A Roma per chiedere di fermare questo che è un Festival solo di nome, l’Associazione Animalisti Italiani Onlus organizza per martedì 21 dalle ore 10 alle 12 un presidio davanti l’Ambasciata Cinese in Largo Ecuador. E invita i cittadini a inviare una e-mail di protesta all’ambasciatore S. E. Li Ruiyu  (Fac-simile su http://bit.ly/22xgm1X).

Per dire basta a un evento che alimenta il mercato illegale e altro non è che un’attrazione macabra per attrarre turisti. Perché se è vero che la carne di cane e di gatto in Cina, oltre che in Corea,  in Thailandia, in Vietnam e nelle Filippine, è consumata da secoli non è usanza perpetrare la tortura: la Dichiarazione Universale dei Diritti dell’Animale proclama che nessun animale dovrà essere sottoposto a maltrattamenti e ad atti crudeli e se la soppressione di un animale è necessaria, deve essere istantanea, senza dolore, né angoscia. Cosa che accade in un angolo di Oriente dove queste creature vengono catturate con reti e poi rinchiuse in spazi angusti, malmenate, scuoiate e bollite vive fino a morire tra mille sofferenze.

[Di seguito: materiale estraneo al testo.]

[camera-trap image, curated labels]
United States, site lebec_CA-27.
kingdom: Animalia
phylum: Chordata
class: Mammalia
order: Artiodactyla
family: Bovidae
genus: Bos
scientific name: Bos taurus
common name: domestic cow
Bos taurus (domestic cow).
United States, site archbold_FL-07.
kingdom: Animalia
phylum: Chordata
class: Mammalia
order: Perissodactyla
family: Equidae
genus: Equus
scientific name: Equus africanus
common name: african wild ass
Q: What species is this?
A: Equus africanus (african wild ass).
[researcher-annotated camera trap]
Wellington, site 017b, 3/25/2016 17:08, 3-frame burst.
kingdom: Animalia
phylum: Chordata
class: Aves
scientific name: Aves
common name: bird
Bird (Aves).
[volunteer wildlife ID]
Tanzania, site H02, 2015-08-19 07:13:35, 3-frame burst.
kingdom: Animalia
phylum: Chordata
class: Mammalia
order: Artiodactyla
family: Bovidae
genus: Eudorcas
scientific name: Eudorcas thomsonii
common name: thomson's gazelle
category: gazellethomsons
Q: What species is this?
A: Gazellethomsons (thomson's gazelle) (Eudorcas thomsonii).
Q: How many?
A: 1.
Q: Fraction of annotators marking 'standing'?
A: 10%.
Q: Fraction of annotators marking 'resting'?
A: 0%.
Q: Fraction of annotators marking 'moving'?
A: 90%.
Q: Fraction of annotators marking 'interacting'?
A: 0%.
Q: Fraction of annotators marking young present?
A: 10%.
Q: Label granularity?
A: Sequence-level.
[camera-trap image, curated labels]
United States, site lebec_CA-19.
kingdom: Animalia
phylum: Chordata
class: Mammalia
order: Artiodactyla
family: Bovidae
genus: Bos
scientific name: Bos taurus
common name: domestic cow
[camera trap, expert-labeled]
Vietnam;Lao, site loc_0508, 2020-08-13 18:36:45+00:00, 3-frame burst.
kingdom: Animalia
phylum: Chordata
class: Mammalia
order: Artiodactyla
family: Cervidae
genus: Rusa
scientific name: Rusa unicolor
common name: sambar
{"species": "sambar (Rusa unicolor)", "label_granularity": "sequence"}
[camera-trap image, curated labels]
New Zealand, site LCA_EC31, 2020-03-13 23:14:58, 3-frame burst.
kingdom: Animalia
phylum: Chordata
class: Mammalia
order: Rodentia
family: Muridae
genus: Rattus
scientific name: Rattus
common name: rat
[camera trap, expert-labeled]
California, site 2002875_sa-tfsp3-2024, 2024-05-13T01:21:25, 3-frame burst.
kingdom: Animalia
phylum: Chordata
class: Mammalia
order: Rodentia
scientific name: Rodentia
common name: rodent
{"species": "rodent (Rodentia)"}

Per questo si sono moltiplicati gli appelli di Associazioni  animaliste, Fondazioni come quella di Bigitte Bardot, divi e star internazionali come gli attori Ricky Gervais e Simon Cowell, la cantante Leona Lewis, la star dei jet set Paris Hilton. E ancora: la produttrice discografica Sharon Osbourne, l’imprenditrice e filantropa Lisa Vanderpumpa,  attraverso Human Society International, una delle maggiori organizzazioni al mondo per la difesa dei diritti degli animali.